- [DOCUMENTO]:
═══

¡El Reino de los Cielos está cerca!

Cuando hablamos de conversión, es frecuente que nos vengan a la mente personajes antiguos como Pablo de Tarso, Magdalena y Agustín, todos ellos santos y convertidos tras incursiones en el abismo del pecado. En cuanto a la naturaleza de la conversión, ya se ha dicho mucho acerca del vocablo metanoia, que significa cambio de mentalidad.

Sin embargo, sería una miopía intelectual circunscribir la conversión a esos casos individuales y temporales, así como a una superficial «reforma mental», prometida al por mayor por charlatanes de ayer y de hoy. La conversión es la propia esencia de la misión de Nuestro Señor Jesucristo, quien se denominó a sí mismo «camino» (Jn 14, 6) hacia el Padre.

═══

- [TU TAREA]: En el texto sobre la conversión, ¿qué significa la palabra metanoia?

[Datos guardados]
═══

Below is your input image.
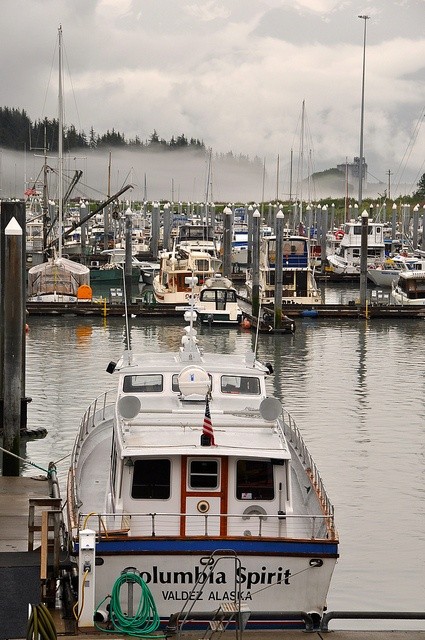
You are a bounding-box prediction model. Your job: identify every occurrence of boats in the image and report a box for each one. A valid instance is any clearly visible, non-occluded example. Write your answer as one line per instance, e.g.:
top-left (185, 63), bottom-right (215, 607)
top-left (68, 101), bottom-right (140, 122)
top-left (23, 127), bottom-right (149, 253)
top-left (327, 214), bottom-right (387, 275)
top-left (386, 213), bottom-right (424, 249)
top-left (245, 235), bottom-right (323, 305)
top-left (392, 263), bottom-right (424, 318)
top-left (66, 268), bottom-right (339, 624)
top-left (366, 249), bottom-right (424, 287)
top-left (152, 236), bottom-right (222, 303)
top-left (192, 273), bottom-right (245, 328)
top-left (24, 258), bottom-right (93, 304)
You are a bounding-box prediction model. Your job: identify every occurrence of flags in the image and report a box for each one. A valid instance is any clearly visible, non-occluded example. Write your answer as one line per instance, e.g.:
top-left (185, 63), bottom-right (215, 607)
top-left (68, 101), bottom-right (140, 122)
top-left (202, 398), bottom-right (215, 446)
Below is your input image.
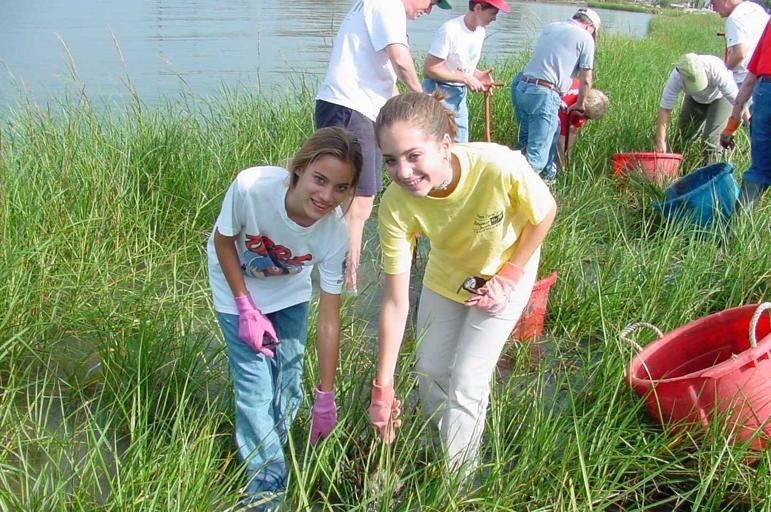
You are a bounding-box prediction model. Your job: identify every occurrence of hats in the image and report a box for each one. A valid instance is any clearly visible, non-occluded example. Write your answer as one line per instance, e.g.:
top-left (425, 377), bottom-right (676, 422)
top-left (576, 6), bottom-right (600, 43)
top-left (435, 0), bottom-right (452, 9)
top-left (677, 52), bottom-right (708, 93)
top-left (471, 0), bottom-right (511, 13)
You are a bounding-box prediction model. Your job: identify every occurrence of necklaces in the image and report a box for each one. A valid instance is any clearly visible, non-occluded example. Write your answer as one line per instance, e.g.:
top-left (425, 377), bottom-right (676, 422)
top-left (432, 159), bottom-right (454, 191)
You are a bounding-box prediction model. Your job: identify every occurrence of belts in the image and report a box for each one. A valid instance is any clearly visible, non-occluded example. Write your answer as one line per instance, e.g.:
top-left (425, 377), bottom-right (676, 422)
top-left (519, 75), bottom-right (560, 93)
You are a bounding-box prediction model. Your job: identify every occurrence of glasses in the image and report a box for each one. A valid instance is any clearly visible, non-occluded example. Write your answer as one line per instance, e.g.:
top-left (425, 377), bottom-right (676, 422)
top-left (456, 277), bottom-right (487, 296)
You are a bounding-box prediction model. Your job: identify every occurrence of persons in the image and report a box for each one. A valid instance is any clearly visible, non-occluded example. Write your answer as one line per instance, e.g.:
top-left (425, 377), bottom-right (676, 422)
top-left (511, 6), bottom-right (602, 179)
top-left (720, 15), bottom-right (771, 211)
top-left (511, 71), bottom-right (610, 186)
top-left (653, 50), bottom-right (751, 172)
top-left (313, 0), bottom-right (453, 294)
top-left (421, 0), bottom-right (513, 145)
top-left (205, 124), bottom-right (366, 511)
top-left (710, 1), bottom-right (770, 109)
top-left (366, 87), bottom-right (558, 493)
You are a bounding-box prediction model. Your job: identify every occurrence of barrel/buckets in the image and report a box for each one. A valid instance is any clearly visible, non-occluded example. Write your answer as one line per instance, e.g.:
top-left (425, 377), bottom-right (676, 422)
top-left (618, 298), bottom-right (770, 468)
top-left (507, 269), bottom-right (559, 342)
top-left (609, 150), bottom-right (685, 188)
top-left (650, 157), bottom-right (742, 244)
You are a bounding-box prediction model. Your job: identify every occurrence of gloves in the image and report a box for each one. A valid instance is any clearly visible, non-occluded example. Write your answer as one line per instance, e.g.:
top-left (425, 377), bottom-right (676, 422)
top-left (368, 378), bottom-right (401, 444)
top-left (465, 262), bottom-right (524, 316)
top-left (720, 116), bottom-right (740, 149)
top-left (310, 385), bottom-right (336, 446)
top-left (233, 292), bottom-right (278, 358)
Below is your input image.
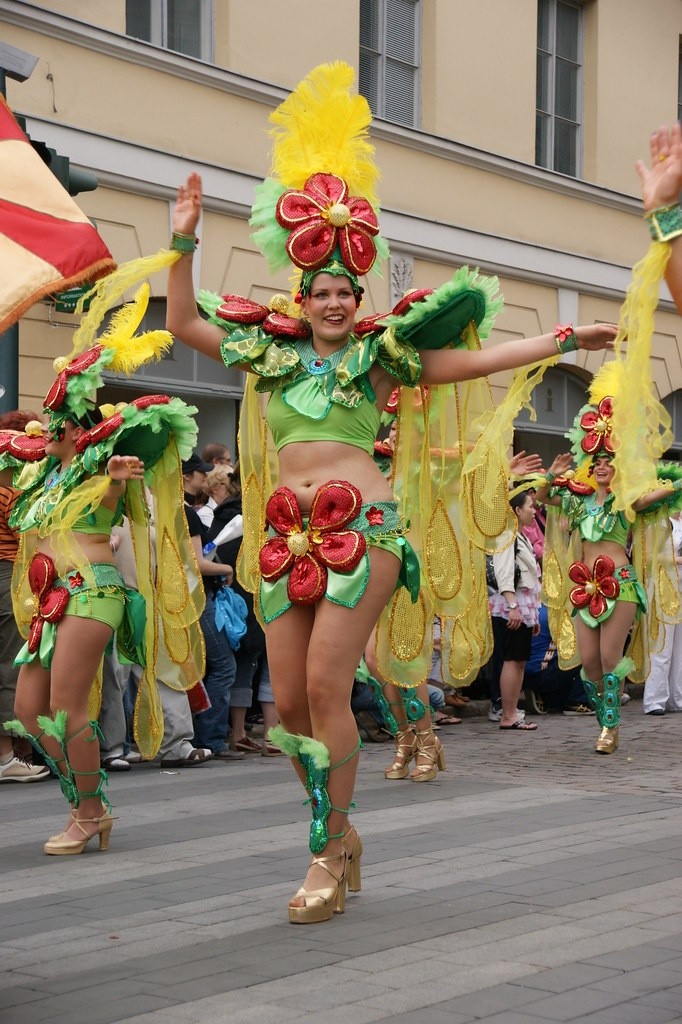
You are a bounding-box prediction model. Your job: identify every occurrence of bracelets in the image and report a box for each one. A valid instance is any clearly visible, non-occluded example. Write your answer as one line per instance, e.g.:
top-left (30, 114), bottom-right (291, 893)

═══

- [RESULTADO AQUÍ ABAJO]: Cambio de mentalidad.